Conclusión: por supuesto, nuestros problemas son muchos y muy complejos. Es posible que una buena parte de la problemática nacional sea más evidente en la medida que tenemos sólidas Políticas de Estado y mayor competencia gerencial en la ejecución de dichas políticas. Por otra parte, las medidas sugeridas parecieran viables en el muy corto plazo y podrían ser facilitadas con ayuda nuestras instituciones superiores de educación (INCAE, UCR, TEC) que seguro brindarían su colaboración sin costo o a costos muy favorables para robustecer la gobernabilidad. El nivel de ejecución sugerido puede crearse a través de un proceso de delegación y buscar los mecanismos legales con un poco más de tiempo y análisis de la situación. Debería tener estabilidad funcional y ser apolítica, porque su marco de acción (PE) lo establece el superior de turno.

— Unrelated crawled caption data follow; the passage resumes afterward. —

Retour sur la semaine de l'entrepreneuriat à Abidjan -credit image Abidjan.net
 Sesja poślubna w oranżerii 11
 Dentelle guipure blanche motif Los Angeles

Dos recomendaciones adicionales:

Consejos y Juntas Directivas. Estas entidades generalmente representan intereses corporativos (incluso políticos) que con frecuencia entran en conflicto con el interés nacional de cada sector o institución. Esta práctica debería cambiarse o al menos condicionarla con una mejor definición de funciones que aporten al fortalecimiento de la respectiva institución. Otra entidad (tal vez el Servicio Civil) debería hacer concursos de antecedentes y ofrecer al presidente y a su gabinete un número no superior de los 3 mejores candidatos por cada puesto. Se mantiene el actual proceso de nombramiento, pero se depura la selección considerando la naturaleza de la institución respectiva.

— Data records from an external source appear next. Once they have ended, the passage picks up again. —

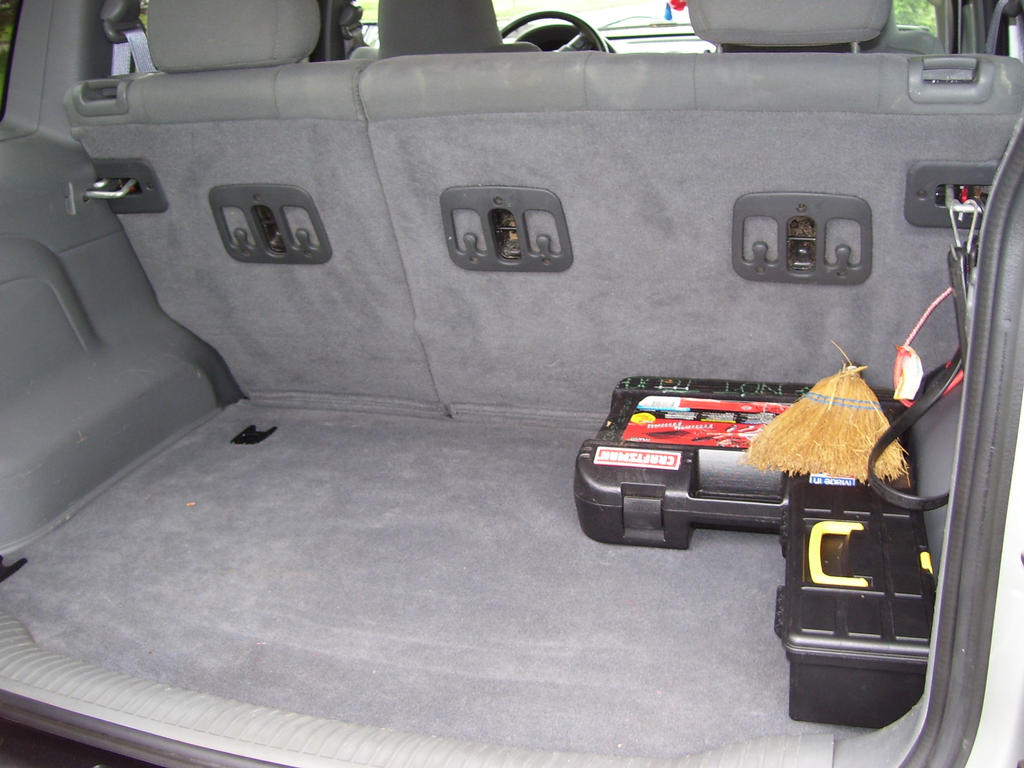 Trunk of new Jeep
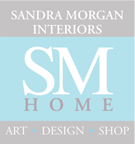 Sandra Morgan Interiors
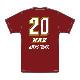 上里一将選手Jリーグ400試合出場達成記念Tシャツ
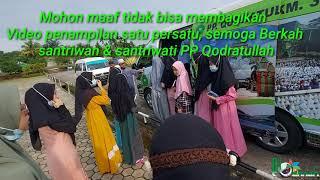 Download Hj.Miftahul Jannah, Seleksi tilawah dan tahfiz Al Qur'an  utk persiapan MTQ  H tingakt Kabupaten.
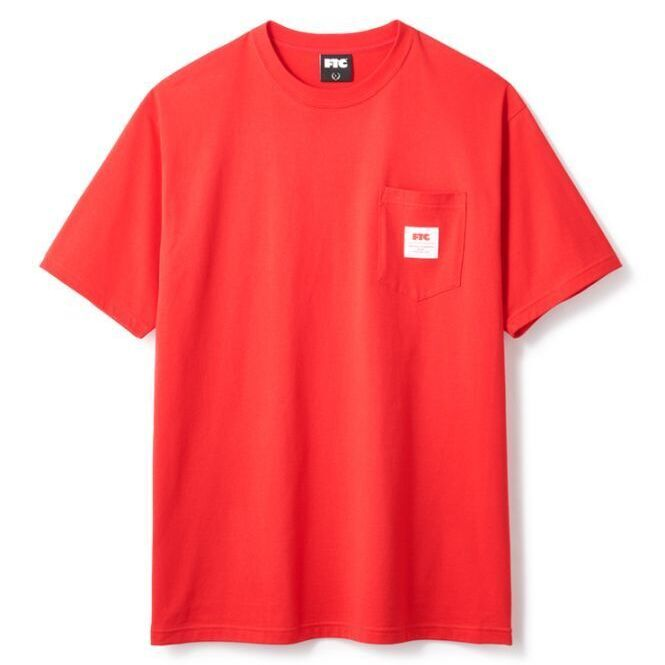 画像1: FTC [エフティーシー] POCKET TEE - RED (1)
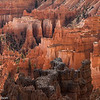 Along the Navajo Loop in Bryce Canyon.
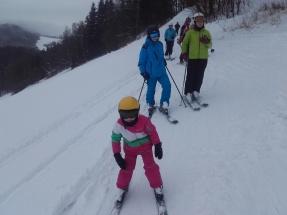 první lyžování 2016 (11)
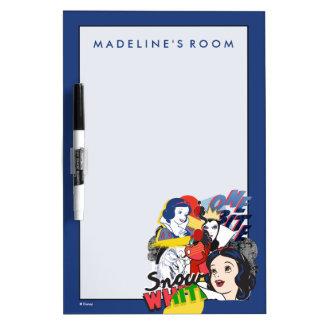 Snow White | One Bite Dry-Erase Board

Un instrumento complementario en cada nivel de supervisión: El eje de los aportes sugeridos al modelo de gestión pública son los resultados esperados y todo debería estar “amarrado” a ellos, incluso el presupuesto nacional. Sin embargo, en cada nivel de supervisión, debería adoptarse un mecanismo simple que le dé más concreción a los resultados y que sirva de guía para el trabajo individual y grupal de la entidad respectiva. Muchas instituciones usan un instrumento práctico: se trata de definir en un cuadro que no debería exceder dos páginas y que defina: las metas específicas del programa o departamento; las acciones que el equipo de trabajo tendrá que cumplir; y, los resultados esperados al final de cada período anual. Algunas veces se agrega como cuarto elemento la identificación de los factores condicionantes de éxito o fracaso. Este instrumento permitirá una mejor focalización del trabajo operativo y dará mayor sentido a la evaluación del desempeño. Si una institución o sus componentes orgánicos no cumplen con los resultados esperados, no puede haber evaluación positiva del trabajo realizado (la mayor parte de las evaluaciones resultarían deficientes).

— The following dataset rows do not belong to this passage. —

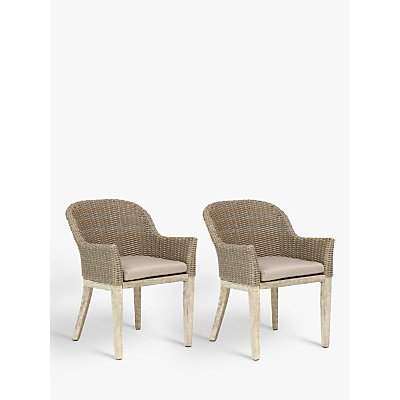 KETTLER Cora Round Back Outdoor Dining Chair  FSC Certified  Acacia   Set of 2  Whitewash - 9333472114076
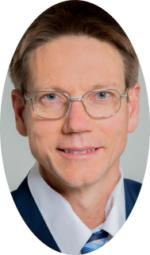 Dr Frank Muller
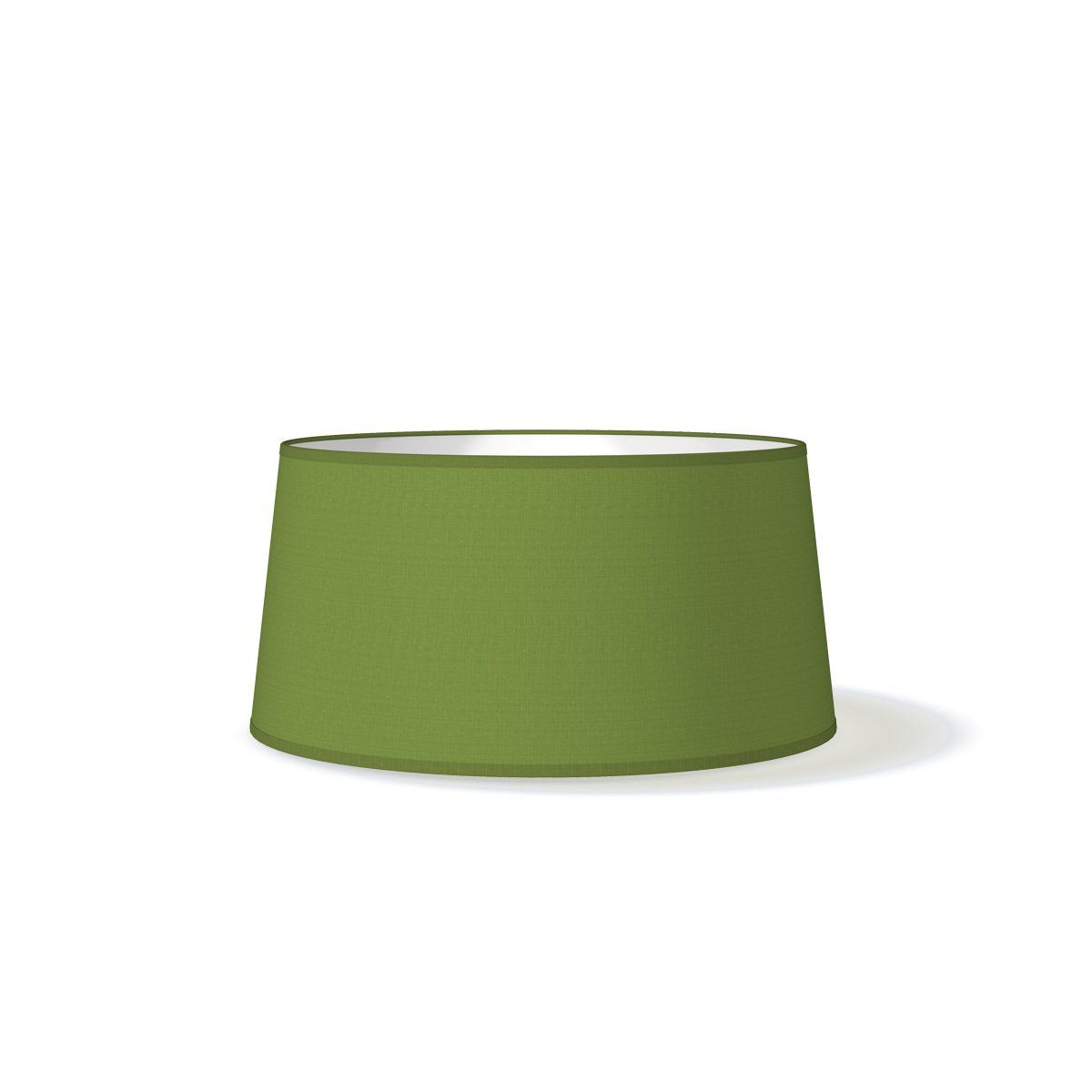 HOME SWEET HOME lampenkap vino Ø 45 cm - Forest green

Detrás de este instrumento hay un factor de participación y compromiso laboral. Consiste en hacer un plan de trabajo breve y esquemático, con los siguientes pasos: 1) el supervisor prepara su propuesta; 2) esta se somete a discusión, crítica y recomendaciones por parte del personal; 3) el supervisor analiza los aportes del personal y renueva su propuesta; 4) nuevamente es sometida a discusión por parte del personal; y 5) el supervisor decide y comunica la adopción del plan de trabajo final.

Resumen: no hay duda del fracaso del actual modelo de gestión pública. Un cambio es necesario para definir con mayor claridad la ruta por la cual debe transitar el Estado y adónde quiere llegar (resultados esperados). Si bien hemos enfatizado el gran fracaso político, la propuesta es agregar un fuerte componente técnico que fortalezca la función política. Si la función de gobierno se fortalece, todos ganamos: la población que recibe beneficios más contundentes; el jerarca que cumple con éxito su función política; y el gobierno cuya credibilidad es esencial para fortalecer la democracia. Llegamos a un punto más operativo con el plan de trabajo de cada supervisor y la participación de su equipo de servidores públicos. Y con ello le damos mayor sentido a la evaluación del desempeño, que sin estos elementos del entorno administrativo no tiene sentido.